• MSMICA

Getting Started

library(MSMICA)

# ── Step 1: Load your feature table ──────────────────────────────────────────
# The feature table must have m/z as column 1, retention time (seconds) as column 2, and per-sample intensities in the remaining columns.
data(feature_table_exp_hilicpos)
data(feature_table_exp_c18neg)

# print the feature table
print(feature_table_exp_hilicpos)
print(feature_table_exp_c18neg)

# ── Step 2: QC filter ─────────────────────────────────────────────────────────
# Remove features that appear in fewer than 20 % of samples. The intensity column is assumed to start from the 3rd column.
feature_table_exp_hilicpos <- QC_filter(
    x = feature_table_exp_hilicpos,
    metabolite_start_column = 3,
    minimum_sample_appear = 0.20
)

feature_table_exp_c18neg <- QC_filter(
    x = feature_table_exp_c18neg,
    metabolite_start_column = 3,
    minimum_sample_appear = 0.20
)

# print the feature table after QC filter
print(feature_table_exp_hilicpos)

### Required work
A – In the MSMICA getting-started guide, what value is given to minimum_sample_appear in the QC filter step?
B – Using the MSMICA getting-started guide, explain why metabolite_start_column is set to 3 when calling QC_filter.
C – Carry on the MSMICA getting-started guide from the point where it stops.
The listing has no connection to the MSMICA getting-started guide.

(Entries drawn from a collection)

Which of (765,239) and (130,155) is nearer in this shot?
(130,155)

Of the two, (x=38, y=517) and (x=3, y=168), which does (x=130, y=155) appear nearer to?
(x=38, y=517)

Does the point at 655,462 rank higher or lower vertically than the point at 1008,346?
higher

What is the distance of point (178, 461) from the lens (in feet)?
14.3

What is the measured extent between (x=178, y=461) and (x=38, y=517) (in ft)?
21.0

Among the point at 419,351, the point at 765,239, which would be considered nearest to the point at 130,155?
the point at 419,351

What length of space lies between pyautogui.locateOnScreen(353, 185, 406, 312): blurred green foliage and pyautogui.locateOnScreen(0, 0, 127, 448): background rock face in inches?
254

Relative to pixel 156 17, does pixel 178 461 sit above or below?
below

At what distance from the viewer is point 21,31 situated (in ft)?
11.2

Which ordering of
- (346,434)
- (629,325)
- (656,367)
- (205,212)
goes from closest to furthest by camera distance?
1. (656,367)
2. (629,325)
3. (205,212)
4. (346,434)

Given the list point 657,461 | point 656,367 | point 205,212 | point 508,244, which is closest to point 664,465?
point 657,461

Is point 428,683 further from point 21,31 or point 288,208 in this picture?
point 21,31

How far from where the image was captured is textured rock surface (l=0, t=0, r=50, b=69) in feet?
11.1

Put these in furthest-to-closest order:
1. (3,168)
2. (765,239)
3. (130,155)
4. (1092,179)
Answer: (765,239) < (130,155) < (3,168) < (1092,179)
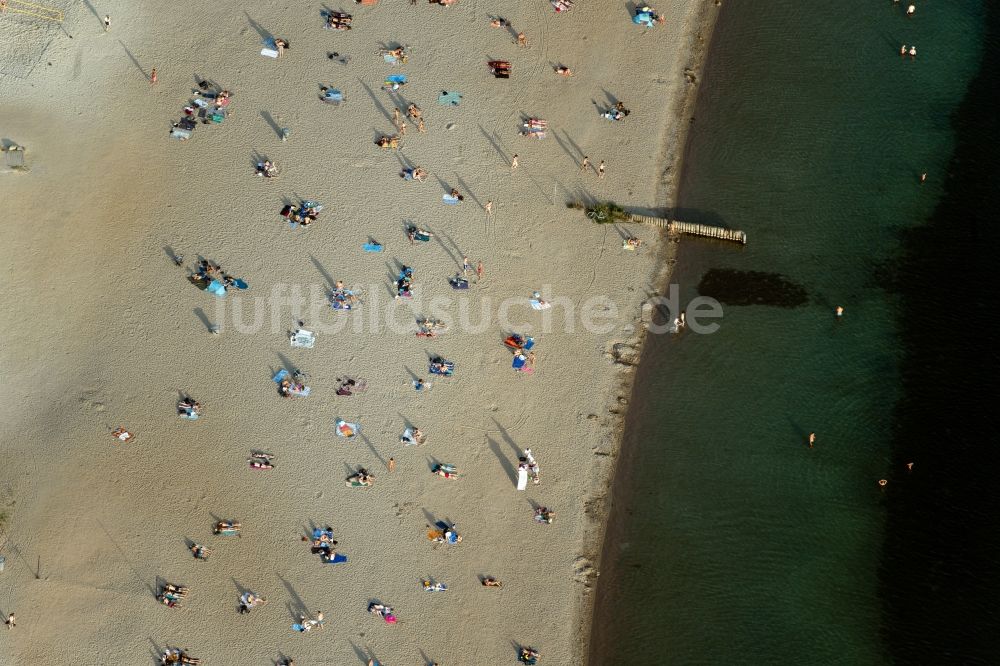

### Results for each task
A – 0.20

B – The feature table must have m/z in column 1 and retention time in column 2, with per-sample intensities in the remaining columns. The intensity columns therefore begin at the third column, which is where the filter is told to start.

C –
print(feature_table_exp_c18neg)

# set up your working directory for the MSMICA output files (change it to your own working directory)
setwd('/Users/james/Desktop/Emory University - Ph.D./PhD dissertation/MSMICA/Publication/Abstract/MSMICA_package/MSMICA/vignettes')

# ── Step 3: Run MSMICA ────────────────────────────────────────────────────────
# Select one ion mode at a time and provide the appropriate adduct list.
## mode can be "positive" or "negative"
## sample_type can be "fluid" or "tissue"
tissue_positive_adducts <- msmica_adducts(mode = "positive", sample_type = "tissue")
tissue_negative_adducts <- msmica_adducts(mode = "negative", sample_type = "tissue")

# print the adducts
print(tissue_positive_adducts)
print(tissue_negative_adducts)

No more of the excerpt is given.